┌──

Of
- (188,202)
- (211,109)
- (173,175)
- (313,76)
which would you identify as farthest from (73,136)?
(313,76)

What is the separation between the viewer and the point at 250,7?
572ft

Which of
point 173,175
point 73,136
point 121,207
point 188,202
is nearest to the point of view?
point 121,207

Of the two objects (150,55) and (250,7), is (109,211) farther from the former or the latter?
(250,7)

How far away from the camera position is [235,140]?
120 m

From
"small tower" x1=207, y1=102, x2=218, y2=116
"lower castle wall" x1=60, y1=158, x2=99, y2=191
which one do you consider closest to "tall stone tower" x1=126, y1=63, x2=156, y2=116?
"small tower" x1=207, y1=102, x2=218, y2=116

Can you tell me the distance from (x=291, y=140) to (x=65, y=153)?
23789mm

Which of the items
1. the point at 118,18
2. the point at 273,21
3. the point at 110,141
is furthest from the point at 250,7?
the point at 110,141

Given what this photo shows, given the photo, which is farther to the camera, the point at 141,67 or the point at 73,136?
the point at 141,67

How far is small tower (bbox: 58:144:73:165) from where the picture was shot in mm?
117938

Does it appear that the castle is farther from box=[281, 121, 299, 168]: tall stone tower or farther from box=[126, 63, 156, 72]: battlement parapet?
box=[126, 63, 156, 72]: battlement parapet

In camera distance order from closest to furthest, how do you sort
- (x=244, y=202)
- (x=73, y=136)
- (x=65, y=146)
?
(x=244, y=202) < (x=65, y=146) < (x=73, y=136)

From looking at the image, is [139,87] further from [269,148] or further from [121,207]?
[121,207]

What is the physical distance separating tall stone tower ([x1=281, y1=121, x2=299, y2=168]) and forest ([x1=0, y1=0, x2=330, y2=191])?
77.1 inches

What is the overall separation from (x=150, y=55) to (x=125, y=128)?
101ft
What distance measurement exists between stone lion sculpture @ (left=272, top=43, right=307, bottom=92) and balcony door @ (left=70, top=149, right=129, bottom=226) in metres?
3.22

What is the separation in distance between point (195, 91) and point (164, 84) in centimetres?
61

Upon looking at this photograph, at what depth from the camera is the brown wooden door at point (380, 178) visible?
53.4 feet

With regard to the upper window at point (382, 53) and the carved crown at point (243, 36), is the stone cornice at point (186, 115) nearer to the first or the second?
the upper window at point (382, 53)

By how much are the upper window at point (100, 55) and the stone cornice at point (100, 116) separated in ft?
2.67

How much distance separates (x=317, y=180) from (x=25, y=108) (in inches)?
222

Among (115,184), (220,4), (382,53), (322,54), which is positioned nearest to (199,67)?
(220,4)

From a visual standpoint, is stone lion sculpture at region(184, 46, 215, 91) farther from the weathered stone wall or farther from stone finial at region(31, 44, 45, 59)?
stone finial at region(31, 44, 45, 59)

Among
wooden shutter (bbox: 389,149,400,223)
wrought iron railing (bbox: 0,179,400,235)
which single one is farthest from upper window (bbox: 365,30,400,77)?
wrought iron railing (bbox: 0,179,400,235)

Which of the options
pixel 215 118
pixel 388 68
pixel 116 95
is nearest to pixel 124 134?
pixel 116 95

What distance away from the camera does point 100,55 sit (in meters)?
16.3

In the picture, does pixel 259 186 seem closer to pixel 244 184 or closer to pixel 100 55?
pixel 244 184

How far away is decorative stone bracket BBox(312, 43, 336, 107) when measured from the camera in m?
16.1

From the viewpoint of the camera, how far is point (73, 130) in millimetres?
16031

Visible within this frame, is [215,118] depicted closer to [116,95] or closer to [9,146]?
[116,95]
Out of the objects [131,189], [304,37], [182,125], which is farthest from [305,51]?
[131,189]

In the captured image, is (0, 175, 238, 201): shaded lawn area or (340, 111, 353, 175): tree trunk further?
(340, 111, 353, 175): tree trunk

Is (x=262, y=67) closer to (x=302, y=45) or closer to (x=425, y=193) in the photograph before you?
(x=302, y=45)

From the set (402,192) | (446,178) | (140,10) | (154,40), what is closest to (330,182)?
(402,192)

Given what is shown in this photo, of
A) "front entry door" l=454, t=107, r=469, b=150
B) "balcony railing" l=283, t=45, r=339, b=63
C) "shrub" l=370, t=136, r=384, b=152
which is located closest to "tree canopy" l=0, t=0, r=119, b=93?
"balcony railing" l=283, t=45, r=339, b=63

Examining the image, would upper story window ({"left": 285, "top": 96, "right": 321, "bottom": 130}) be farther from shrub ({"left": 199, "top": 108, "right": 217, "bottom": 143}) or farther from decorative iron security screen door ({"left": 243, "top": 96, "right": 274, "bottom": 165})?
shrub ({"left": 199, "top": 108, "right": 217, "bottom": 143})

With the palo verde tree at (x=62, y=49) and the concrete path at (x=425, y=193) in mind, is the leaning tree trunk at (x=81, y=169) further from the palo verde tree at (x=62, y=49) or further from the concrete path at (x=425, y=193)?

└──

Reproduce all of the material above, renaming every "tall stone tower" to "stone keep" and leaving everything else unchanged.

Of
- (188,202)
- (211,109)
- (173,175)
- (313,76)
which would you identify as farthest from (73,136)?
(313,76)

What is the separation between the viewer and the point at 250,7?
572ft

Which of
point 173,175
point 73,136
point 121,207
point 188,202
is nearest to the point of view?
point 121,207

Of the two objects (150,55) and (250,7), is (109,211) farther from the former or the latter?
(250,7)

How far away from the camera position is [235,140]?
120 m

From
"small tower" x1=207, y1=102, x2=218, y2=116
"lower castle wall" x1=60, y1=158, x2=99, y2=191
which one do you consider closest to "stone keep" x1=126, y1=63, x2=156, y2=116?
"small tower" x1=207, y1=102, x2=218, y2=116

Can you tell me the distance from (x=291, y=140) to (x=65, y=153)?
23789mm

Which of the items
1. the point at 118,18
2. the point at 273,21
3. the point at 110,141
is furthest from the point at 250,7?
the point at 110,141

Given what this photo shows, given the photo, which is farther to the camera, the point at 141,67 or the point at 73,136?
the point at 141,67

How far is small tower (bbox: 58:144:73:165) from where the picture was shot in mm?
117938

Does it appear that the castle is farther from box=[281, 121, 299, 168]: stone keep or farther from box=[126, 63, 156, 72]: battlement parapet?
box=[126, 63, 156, 72]: battlement parapet

In camera distance order from closest to furthest, how do you sort
- (x=244, y=202)
- (x=73, y=136)
- (x=65, y=146)
?
(x=244, y=202) < (x=65, y=146) < (x=73, y=136)

From looking at the image, is [139,87] further from [269,148] or further from [121,207]?
[121,207]

What is the physical distance separating stone keep ([x1=281, y1=121, x2=299, y2=168]) and forest ([x1=0, y1=0, x2=330, y2=191])?
77.1 inches

What is the overall separation from (x=150, y=55) to (x=125, y=128)?
101ft
What distance measurement exists between stone lion sculpture @ (left=272, top=43, right=307, bottom=92) and balcony door @ (left=70, top=149, right=129, bottom=226) in metres?
3.22

What is the separation in distance between point (195, 91) and point (164, 84) in centimetres?
61

Upon looking at this photograph, at what depth from the camera is the brown wooden door at point (380, 178) visible?
53.4 feet

With regard to the upper window at point (382, 53) and the carved crown at point (243, 36), is the stone cornice at point (186, 115) nearer to the first or the second?
the upper window at point (382, 53)

By how much are the upper window at point (100, 55) and the stone cornice at point (100, 116) separated in ft?
2.67

How much distance separates (x=317, y=180) from (x=25, y=108) (in inches)?
222

Among (115,184), (220,4), (382,53), (322,54), which is positioned nearest to (199,67)?
(220,4)

From a visual standpoint, is stone lion sculpture at region(184, 46, 215, 91) farther from the weathered stone wall or farther from stone finial at region(31, 44, 45, 59)?
stone finial at region(31, 44, 45, 59)

Among
wooden shutter (bbox: 389,149,400,223)
wrought iron railing (bbox: 0,179,400,235)
which single one is farthest from upper window (bbox: 365,30,400,77)?
wrought iron railing (bbox: 0,179,400,235)

Which of the options
pixel 215 118
pixel 388 68
pixel 116 95
is nearest to pixel 124 134?
pixel 116 95

What distance away from the camera does point 100,55 sit (in meters)?
16.3

In the picture, does pixel 259 186 seem closer to pixel 244 184 or closer to pixel 100 55?
pixel 244 184

How far away is decorative stone bracket BBox(312, 43, 336, 107) when measured from the camera in m?
16.1

From the viewpoint of the camera, how far is point (73, 130) in millimetres?
16031

Visible within this frame, is [215,118] depicted closer to [116,95] or closer to [9,146]?
[116,95]
Out of the objects [131,189], [304,37], [182,125], which is farthest from [305,51]?
[131,189]

In the captured image, is (0, 175, 238, 201): shaded lawn area or (340, 111, 353, 175): tree trunk further?
(340, 111, 353, 175): tree trunk

Is (x=262, y=67) closer to (x=302, y=45) or closer to (x=425, y=193) in the photograph before you?
(x=302, y=45)

From the set (402,192) | (446,178) | (140,10) | (154,40), what is closest to (330,182)?
(402,192)

Given what is shown in this photo, of
A) "front entry door" l=454, t=107, r=469, b=150
B) "balcony railing" l=283, t=45, r=339, b=63
C) "shrub" l=370, t=136, r=384, b=152
which is located closest to "tree canopy" l=0, t=0, r=119, b=93?
"balcony railing" l=283, t=45, r=339, b=63

Examining the image, would upper story window ({"left": 285, "top": 96, "right": 321, "bottom": 130}) be farther from shrub ({"left": 199, "top": 108, "right": 217, "bottom": 143}) or farther from decorative iron security screen door ({"left": 243, "top": 96, "right": 274, "bottom": 165})?
shrub ({"left": 199, "top": 108, "right": 217, "bottom": 143})

With the palo verde tree at (x=62, y=49) and the concrete path at (x=425, y=193) in mind, is the leaning tree trunk at (x=81, y=169) further from the palo verde tree at (x=62, y=49) or further from the concrete path at (x=425, y=193)?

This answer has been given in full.